聖女と鯉
そうそうと水の流れる音がする。登龍門の手前にあるなだらかな流れのところにやってきた。
「花恋様は初めて鯉になるから、少し泳いで慣れたら出発しよう」
「う、うん……だ、大丈夫かな……? 私、泳ぐのはそんなに得意じゃないよ」
改めて川の前に立つと、登龍門の急流を思い出し、緊張で心臓が飛び出してきそう。水泳なんて体育の授業でしか習っていないので不安になってきた。
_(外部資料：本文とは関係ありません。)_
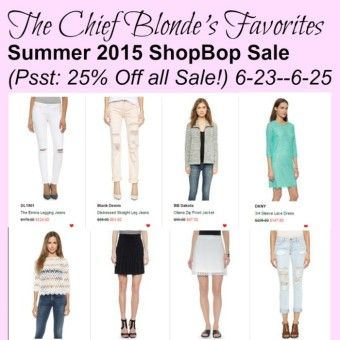 June Sale shopbop
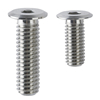 Customized Ultra Low Head Cap Screws Hexagon Socket configurable components M2-M10 replacement for standard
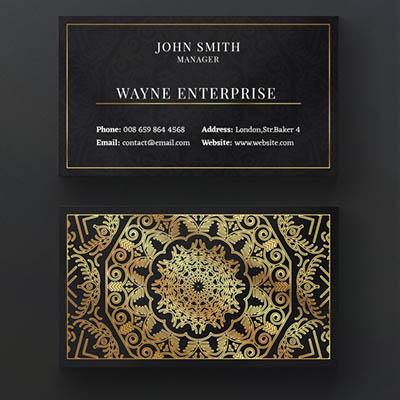 4photoshopir-business-card-mockup-pack198-موکاپ کارت ویزیت پک198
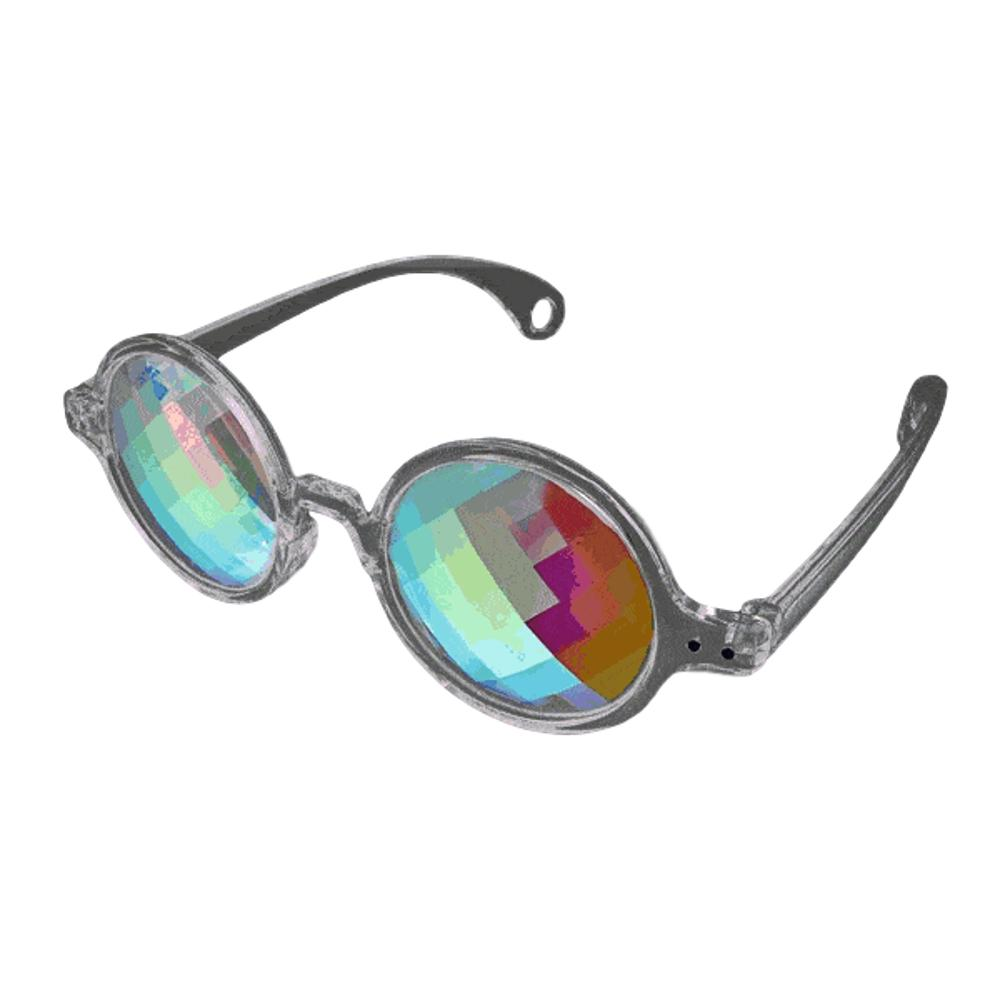 Clear Frame Far Out Kaleidoscope Pixelated Lense Glasses All Products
「大丈夫だよ。鯉になれば泳げるようになるし、俺たちが花恋様の前後と横で泳いでサポートするから」
「本当に本当……?」
「本当に本当だよ。俺たちと花恋様と繋がってるのを覚えてるかな?」
ノワルがにっこり笑いながら小指を立てて、黒色の波模様を見せる。
「あっ! うん……っ!」
「花恋様と俺たちは魔力の糸で結びついているから絶対に離れない。それに俺たちが鯉になった花恋様を魔力の膜で覆うから、急流を感じることはないよ」
小指の鯉のぼりのウロコの模様に視線を落とす。私と三人を結びつける黒、赤、青色のウロコ模様をそっと指で撫でる。キスをする度に光る小指は、みんなと繋がっているんだなあと改めて思う。
「安心したかな?」
「うん! ありがとう……っ」
とても愛おしくて、大切で、小指のウロコ模様にキスを落とせば、きらきらと金色に煌めいた。
「かれんさまー、そろそろしゅっぱつするのー!」
待ちくたびれたラピスにぎゅううと抱きつかれる。くるんくるんの髪の毛を撫でると嬉しそうにへにゃりと笑う。はあ、きゅんです。かわいい選手権があったら優勝しかしない。
「うん、そうだね」
「ぼくのこいはーかっこいいなのよー」
「そうなんだ!」
「そうなのーみるなのー!」
かわいい両手に頬っぺたをムニっと挟まれて、ちゅう、とキスされた。ラピスはもう変身するのにキスは必要ないけれど、かわいい天使からのキスはいつだって大歓迎。
──ぽんっ
ラピスの変身する音が聞こえたと思ったら、川に一匹の鯉が飛び込んだ。まぶしいくらいに真っ白な鯉は、ラピスの瞳と同じ青い模様をしている。
「わあああ! ラピス、すごく綺麗だね……っ!」
鯉のラピスが楽しそうに泳ぎまわるのを見つめる。どうしよう、ラピスは鯉になってもかわいい……!
「カレン様、わたしたちは九紋龍と呼ばれる錦鯉です」
「そうなんだ! 鯉の名前にも龍がついてるんだね」
「ええ。雲が体中から自在に湧き昇ったような模様をしているので、龍が雲となって空に登る伝説から九紋龍と名付けられています」
「みんなにぴったりな鯉なんだね。ずっと見ていられる……っ」
ロズの説明を聞いて、大きく頷いた。
「錦鯉は、世界中で愛されていますからね。美しい模様は、着物を纏ったかのような美しい色合いですし、同じ種類の鯉であっても同じ模様のものはいないのですよ」
「そうなんだ……っ?! じゃあどこで泳いでいてもラピスだって分かるね」
錦鯉は模様が美しく、人気があることを知っていたけれど、同じ模様がないなんて知らなかった。ラピス鯉は、異世界も含めて一匹しかいないなんて素敵すぎる。
「ラピスは青いけど、ロズはやっぱり模様が赤いの?」
「ええ、もちろんです。見たいですか?」
「うん……っ!」」
「それならキスしてください」
「ふえっ?」
変な声が出てしまったのに、ロズは艶やかに口角を上げた。
「キスがないと鯉に変身できません」
「ふええっ?」
「ラピスはよくて、わたしは駄目なのでしょうか?」
真っ赤な瞳に見つめられると目を離せない。ロズの言い方はずるいと思うのに、身体中が熱く火照っていくのがわかる。
「ロズの意地悪……っ」
「好きな子は、いじめたくなるんですよ?」
両手でロズの頬を包んで引き寄せた。綺麗な唇に体温を重ねるようにキスをすれば──…
ロズの瞳と同じ赤い模様をもつ純白の鯉が優雅に川の中を泳いでいた。
ラピスとロズの錦鯉は、鮮やかな色彩を放ち、美しくゆったりと泳ぐその姿はいつまでも見ていられると思った。